* **EXERCISE REQUIREMENTS**
Pick out every line in the rows below that contains the word "recessed", and copy each of those lines in full.

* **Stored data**
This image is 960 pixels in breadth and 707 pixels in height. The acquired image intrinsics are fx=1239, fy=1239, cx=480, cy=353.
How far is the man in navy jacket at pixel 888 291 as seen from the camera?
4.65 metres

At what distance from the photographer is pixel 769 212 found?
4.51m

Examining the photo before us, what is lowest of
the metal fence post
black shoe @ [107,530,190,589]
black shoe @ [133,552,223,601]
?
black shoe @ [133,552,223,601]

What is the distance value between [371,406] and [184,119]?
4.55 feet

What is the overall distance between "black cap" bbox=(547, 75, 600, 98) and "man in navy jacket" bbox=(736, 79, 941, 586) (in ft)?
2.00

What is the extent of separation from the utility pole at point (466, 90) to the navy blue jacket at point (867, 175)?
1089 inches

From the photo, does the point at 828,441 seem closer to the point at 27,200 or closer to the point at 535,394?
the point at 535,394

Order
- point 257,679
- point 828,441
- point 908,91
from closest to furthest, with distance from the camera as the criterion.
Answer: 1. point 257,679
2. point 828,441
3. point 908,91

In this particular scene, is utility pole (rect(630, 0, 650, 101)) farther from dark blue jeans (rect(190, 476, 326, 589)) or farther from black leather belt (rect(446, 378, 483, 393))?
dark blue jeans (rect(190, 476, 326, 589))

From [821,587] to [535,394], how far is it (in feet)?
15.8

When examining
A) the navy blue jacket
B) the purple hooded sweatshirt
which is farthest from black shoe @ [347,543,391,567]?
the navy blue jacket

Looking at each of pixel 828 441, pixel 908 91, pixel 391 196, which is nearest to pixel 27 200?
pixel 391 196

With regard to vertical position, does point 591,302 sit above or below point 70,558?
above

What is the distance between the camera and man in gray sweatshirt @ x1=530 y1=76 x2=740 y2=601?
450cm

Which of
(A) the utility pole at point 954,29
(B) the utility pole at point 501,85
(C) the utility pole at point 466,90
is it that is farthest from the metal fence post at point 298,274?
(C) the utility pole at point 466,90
==
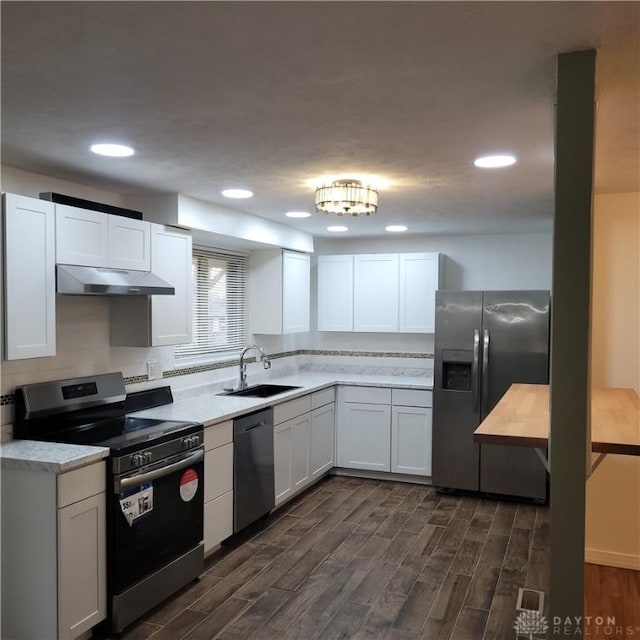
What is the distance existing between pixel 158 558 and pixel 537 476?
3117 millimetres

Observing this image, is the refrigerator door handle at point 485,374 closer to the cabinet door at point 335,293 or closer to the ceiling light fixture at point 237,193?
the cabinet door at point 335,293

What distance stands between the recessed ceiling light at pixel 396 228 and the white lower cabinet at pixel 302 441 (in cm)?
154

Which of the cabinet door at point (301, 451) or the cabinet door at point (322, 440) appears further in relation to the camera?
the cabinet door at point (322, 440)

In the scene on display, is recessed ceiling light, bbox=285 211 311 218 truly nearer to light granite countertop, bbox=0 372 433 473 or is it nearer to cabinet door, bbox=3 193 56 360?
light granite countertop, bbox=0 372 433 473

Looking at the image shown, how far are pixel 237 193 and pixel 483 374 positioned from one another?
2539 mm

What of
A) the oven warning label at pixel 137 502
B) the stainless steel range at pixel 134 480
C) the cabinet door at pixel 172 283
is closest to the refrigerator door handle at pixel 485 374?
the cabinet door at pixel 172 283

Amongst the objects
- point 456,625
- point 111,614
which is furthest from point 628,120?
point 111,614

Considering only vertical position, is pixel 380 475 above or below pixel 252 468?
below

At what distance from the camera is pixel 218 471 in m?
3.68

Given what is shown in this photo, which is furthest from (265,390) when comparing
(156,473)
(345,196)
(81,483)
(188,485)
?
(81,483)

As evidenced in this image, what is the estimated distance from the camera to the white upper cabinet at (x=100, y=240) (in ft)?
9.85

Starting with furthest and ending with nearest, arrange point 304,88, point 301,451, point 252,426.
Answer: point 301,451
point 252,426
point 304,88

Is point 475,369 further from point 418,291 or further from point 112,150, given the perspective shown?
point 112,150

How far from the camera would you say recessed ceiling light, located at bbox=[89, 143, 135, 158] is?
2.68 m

* **WORKED SOLUTION**
What distance stands between the recessed ceiling light at pixel 396 228 and the white lower cabinet at pixel 302 441 (in cm)?
In the scene on display, is recessed ceiling light, bbox=285 211 311 218 truly nearer to light granite countertop, bbox=0 372 433 473 or is it nearer to cabinet door, bbox=3 193 56 360?
How far from the camera would you say recessed ceiling light, located at bbox=[89, 143, 135, 158] is?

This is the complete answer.